Today, the United Nuclear Church Rock spill and the two other now-abandoned mines are EPA superfund sites.
But for years, locals didn’t know the area was dangerous. The sisters say people would take radioactive lumber from the mine shafts to build homes or barns. Uranium dust blew into people’s yards and soaked into the groundwater.
“My parents lived in this house right there. They used to gather stuff from the mine that was contaminated. But at that time we didn’t know they were contaminated,” they said.
Cleaning up that contamination has been a long and complicated process, says Clancy Tenley. He works at the superfund desk at the Environmental Protection Agency.
“I think it’s the most challenging uranium mine cleanup probably that we’ll do on the reservation,” he said.
Challenging, because of the sheer amount of pollution. Plus each step in the cleanup has to go through a complex regulatory process with the EPA, the Nuclear Regulatory Commission and the Navajo Nation.
That process has been going on for decades, and is still a long way from being done. In the past, the EPA relocated families during multiple cleanup projects. Now, they’re again offering to move people from Red Water Pond Road.
“The relocations are voluntary,” Tenley said. “We’re offering it because we know there will be a lot of disruption during the cleanup, and so we’ve let the residents know that if they’d like to move out during the cleanup we’ll do what we can to make that happen.”
And that has become a sticking point for the community. They say they can’t just up and leave—this is their homeland. They are willing to move away from the polluted areas to a nearby mesa. Trouble is, the government can only relocate people to places with infrastructure, like roads and electricity.
But there’s nowhere else on this community’s ancestral land that meets those requirements.
“These are the kinds of problems that require thinking outside the box,” said Chris Shuey of the Southwest Research and Information Center. He’s been advocating for the Red Water Pond Road community for decades. Shuey says the EPA’s current relocation policy shouldn’t stop the agency and the companies responsible for the mess from coming up with a way to keep the families on their land.
“The people need justice in the community,” he said. “They need a plan that removes them and their progeny from these exposures for as long as it takes to get those sites cleaned up. And we can be talking another 20 years. That’s another generation.”
For now, Edith Hood and Bertha Nez say unless they can be relocated nearby, next time the cleanup crews come they’re not going anywhere.

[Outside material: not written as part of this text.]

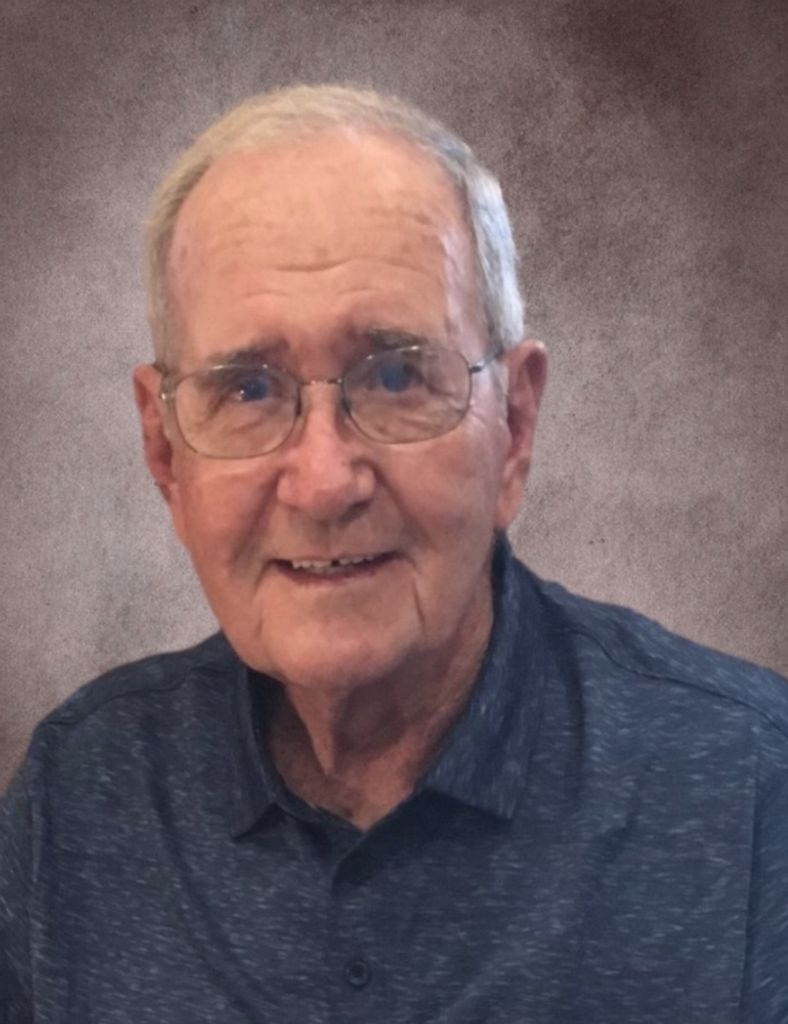 Carl Eugene Pfeiferling Profile Photo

And in spite of the looming uncertainty, they’re at work with a group of neighbors building something permanent: a traditional Navajo building called a hogan, where the community can gather for neighborhood meetings or religious ceremonies.
“In the Navajo culture, you’re already tied to the land when you’re born,” Hood said. “Because in the Navajo [tradition], they take that umbilical cord from you and they bury it where the livestock is, or where the animals are. And they pray that you’ll always come back here.”
That connection to the land, she says, is just too strong for any nuclear disaster to break.